● Problem to work on: Please state what percentage of variance in the downregulated genes PC1 explained, according to the gene expression text.

● Supplied text:
▶
To validate biomarkers identified in this work, we tested their coherence and predictive power in the context of independent gene expression dataset, GSE1572 . This data set contained gene expression data from PFC samples of 30 non-demented subjects, aged 26–106. These samples were profiled on Affymetrix Human Genome U95 Version 2 Array (GPL8300). To select the probes and calculate the biomarker score, we matched the biomarker gene symbols to those represented on the HG-U95Av2 array. We calculated the correlation of the expression level of each selected probeset with the composite biomarker score (see above) and refined the selection by dropping probes that demonstrated opposite regulation according to the sign of the correlation coefficient. Finally, we correlated the biomarker scores with the subject age.
An additional set of public gene expression data used to validate the coherence and predictive power of the biomarkers was obtained from hippocampus samples from elderly control and AD subjects, GSE1297 , . These 31 samples were profiled using Affymetrix Human Genome U133A Array (HG-U133A). To select the probes and calculate the biomarker score, we matched the biomarker gene symbols to those represented on the array, refined them as described above, and averaged the gene expression values according to the equation in the previous subsection. The biomarker scores were then correlated with MMSE (MiniMental State Examination) as an available measure of AD severity.
Analysis of differential gene expression in prefrontal cortex samples between non-demented individuals and AD patients revealed massive changes, with more than 18,000 transcripts significantly regulated (ANOVA p<1E–6) by more than 28% (see Fig. S1). Much of this differential expression was due to a single gene expression pattern that defined the first principal component (PC1) in both AD and normal samples. PC1 explained 45% of variance in the upregulated genes and 60% of variance in the downregulated genes. As shown on the heat map in Figure 1, AD and normal samples dominated the opposite ends of this gene expression pattern, with some subjects from each group in the intermediate range. When normal and AD subjects were considered separately, it was largely the same genes that contributed to the PC1 pattern in both AD and normal samples as shown by correlation analysis in Figure S1. This analysis indicated that the same major biological process reflected in the gene expression started in normal brains and continued developing in AD brains. We found a significant correlation of PC1 with chronological age in non-demented individuals (ρ=0.58, p=9E–13) and concluded that this gene expression pattern captures normal aging processes in prefrontal cortex. Interestingly, this correlation did not exist in AD patients (ρ=0.10, p=0.17). Table S2 contains the lists of genes that were most up- and downregulated with age and were selected based on the strongest absolute correlations with PC1.
◀
● Information supplied:
▶
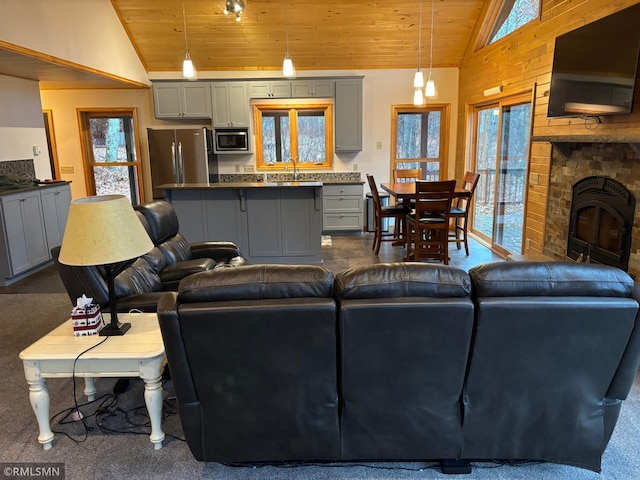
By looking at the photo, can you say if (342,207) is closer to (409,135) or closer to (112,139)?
(409,135)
◀
● Exercise output: 60%